A school-based concussion management and response plan can provide further framework to delineate expectations, potential adjustments, and roles, though the actual implementation and utility of such plans has not received much study.
Given the common findings of frustration and lack of apparent coordination in the return to learn process, I was excited to review the article HIgh School Principals' Resources, Knowledge, and Practices regarding the Returning Student with Concussion in an effort to gain unique and previously unreported insight into school-based resources and management strategies.
Using a cross-sectional computer-based survey of 465 urban, suburban, and rural public high school principals in the state of Ohio, key findings of this study included:
- Just over 1/3 of the principals had completed some form of concussion training in the past year, with those who completed such training have higher self-reported concussion knowledge scores and were more likely to have provided or supported concussion training for school faculty who were not directly involved with youth sports
- When identifying a point person, athletic trainers were most often reported, but about 1/5 of respondents did not know or designate a point person at their school. Schools that identified more than one point person tended to have more students, a principal with higher self-reported concussion knowledge, and to have a full or part-time athletic trainer.
- Athletic trainers were reported as the main agents of communication with medical professionals for concussed student-athletes, while school nurses and counselors assumed this role for concussed students who were not athletes. Principals, assistant principals, and guidance counselors assumed the primary role of communication with parents for all students (regardless of athlete status).
- When asked to respond to a list of short-term classroom adjustments commonly recommended for concussed students, over 90% of principals agreed with all or most of them, with just over 30% requiring a health care provider note to initiate the adjustments.
- Several principals reported a school response-to-intervention (RTI) team to assess student needs and to develop an intervention plan in terms of academic adjustments and accommodations.
- About 1/3 of the schools had a written concussion plan, with 75% of those plans addressing academic adjustments and accommodations.
How can we use these findings to better assist our concussed students in their effort to return to the classroom?
- A principal with concussion knowledge is essential- thus ensure more (and hopefully higher quality) concussion training for principals, which could then translate to more training for school personnel, the identification of point persons to assist concussed students, and better communication between principals and the parents of a concussed athlete.

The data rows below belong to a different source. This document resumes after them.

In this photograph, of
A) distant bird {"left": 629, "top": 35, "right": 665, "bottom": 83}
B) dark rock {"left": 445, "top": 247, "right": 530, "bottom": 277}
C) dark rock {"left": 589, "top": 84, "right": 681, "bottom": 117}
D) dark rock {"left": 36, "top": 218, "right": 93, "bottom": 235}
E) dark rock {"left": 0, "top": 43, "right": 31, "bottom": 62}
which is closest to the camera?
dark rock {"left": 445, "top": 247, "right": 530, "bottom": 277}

- An athletic trainer is essential- thus ensure that every high school campus has a certified athletic trainer acting as an advocate for concussed students and being on campus for part/all of the academic day (not just for after-school activities) to foster relationships with teachers and help monitor student developments.
- An intervention team is essential to initiate academic adjustments early after a concussion, preferably without the absolute need of a medical provider note to reduce any obstacles.
- Providing a concussion management plan that delineates roles and expectations and is shared with all key parties (students, school personnel, families and medical providers) to provide education and on-going assessment of the utility of the plan.
What other recommendations do you have to assist concussed students return to learn? Do these recommendations seem reasonable and practical?